## 书面练习 1
把记录中从含有"reportedly shows sneakers."的那一行起，到记录最后一行为止（首尾两行都算在内）的各行转写成 JSON 字符串列表，每行一项，空行略去。

── 节选段落

机器学习周报三十

文章目录

- 摘要
- Abstract
- - [1 DreamText](#1 DreamText)
  - [2 Stable Diffusion](#2 Stable Diffusion)
- 总结

摘要

本周阅读了DreamText的论文，并尝试复现论文，虽然设备上很难达到，但是如果通过微调和量化，可以减小模型的参数、训练和推理时间，也是一项有意义的工作。

Abstract

This week, I read the DreamText paper and tried to replicate it. Although it is difficult to achieve on my device, if we use fine-tuning and quantization, it can reduce the model's parameters, training, and inference time, which is also a meaningful task.

1 DreamText

本周阅读了论文DreamText: High Fidelity Scene Text Synthesis，文章描述的是场景文本合成，过去的方式会导致合成的文字重复、错位。

于是作者提出一种注意力引导布局掩码的方式来排布字体和风格。

作者注意到某些注意力缺失导致字符复制或错位；

于是作者重构了扩散模型的训练过程，提供更细致的引导：

（1）通过分析扩散模型中的交叉注意力图（cross-attention maps），提取每个字符可能应生成的位置信息。

（2）将这些信息转化为潜在字符掩码（latent character masks），用于告诉模型"每个字符应该关注图像的哪一部分"。

（3）利用这些掩码反过来优化文本编码器（text encoder）中对应字符的表示，从而让模型在下一轮迭代中更准确地聚焦于正确的区域。

具体做法是同时训练文本编码器和图像生成器（generator），利用训练数据中丰富的字体样式，扩展字符的表示能力（character representation space）。这种联合训练能与上述的迭代优化过程无缝结合，使得字符表示学习和位置注意力校准相互促进（synergistic interplay）。

在训练初期，模型还不知道字符该放在哪里，因此作者使用字符分割掩码（character segmentation masks）作为外部监督信号，帮助模型"热身"（warm-up），校准初始注意力。之后模型初步学会估计理想位置（比如几十个训练 epoch 后），就移除外部监督，让模型自主学习和优化。这种策略避免了像以往方法那样强制约束注意力（rigidly constrain attention），既提供了初期引导，又保留了后期的灵活性。

模型的效果如下图

在数据集上的选择有SynthText、LAION-OCR、ICDAR13、TextSeg四个数据集，分别在这四个数据集上训练模型150k、200k、10k和50k步，这个模型是一个比较大的模型，在四张A100上训练，最后的推理时间为8.5s一张图片。

2 Stable Diffusion

第一节所说的论文是在Stable Diffusionv2的baseline上实现的，阅读了stable diffusin的源码后，对之前本人实现的ddpm进行了修改，数据集采用的是anime数据集，其他实现对于Cifar数据集的模型参数已经达到了30M左右，而受限于设备原因，实现的DDPM模型只有8M，对于anime数据集（36464大小），得到的推理效果并不好，当然也不完全是参数的原因，还有损失函数的实现的问题。

python 复制代码

import math
import os

import torch
import torch.nn as nn
from PIL import Image
from torch.utils.data import Dataset, DataLoader
from torchvision import transforms

torch.manual_seed(42)

────
── 提取材料

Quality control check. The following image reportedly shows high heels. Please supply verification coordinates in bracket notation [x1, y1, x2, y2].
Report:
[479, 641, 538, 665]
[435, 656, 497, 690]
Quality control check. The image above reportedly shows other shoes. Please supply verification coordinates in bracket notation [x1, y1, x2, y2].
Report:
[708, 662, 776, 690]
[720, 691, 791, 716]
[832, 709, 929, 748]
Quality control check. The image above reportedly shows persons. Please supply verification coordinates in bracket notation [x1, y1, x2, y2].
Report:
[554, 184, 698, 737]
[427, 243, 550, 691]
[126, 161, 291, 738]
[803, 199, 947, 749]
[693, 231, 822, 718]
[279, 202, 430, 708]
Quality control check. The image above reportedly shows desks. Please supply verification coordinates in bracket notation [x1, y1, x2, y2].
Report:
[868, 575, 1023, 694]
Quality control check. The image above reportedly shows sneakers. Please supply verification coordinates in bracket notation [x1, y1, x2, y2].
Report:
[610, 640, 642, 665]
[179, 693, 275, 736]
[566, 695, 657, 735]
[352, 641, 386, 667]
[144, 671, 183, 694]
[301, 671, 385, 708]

────

## 书面练习 2
逐字照录机器学习周报中从"This week, I"起到"于是作者提出一种注意力引导布局掩码的方式来排布字体和风格。"为止（含首尾）的这段文字。

## 任务答案 1
[
  "Quality control check. The image above reportedly shows sneakers. Please supply verification coordinates in bracket notation [x1, y1, x2, y2].",
  "Report:",
  "[610, 640, 642, 665]",
  "[179, 693, 275, 736]",
  "[566, 695, 657, 735]",
  "[352, 641, 386, 667]",
  "[144, 671, 183, 694]",
  "[301, 671, 385, 708]"
]

## 任务答案 2
This week, I read the DreamText paper and tried to replicate it. Although it is difficult to achieve on my device, if we use fine-tuning and quantization, it can reduce the model's parameters, training, and inference time, which is also a meaningful task.

1 DreamText

本周阅读了论文DreamText: High Fidelity Scene Text Synthesis，文章描述的是场景文本合成，过去的方式会导致合成的文字重复、错位。

于是作者提出一种注意力引导布局掩码的方式来排布字体和风格。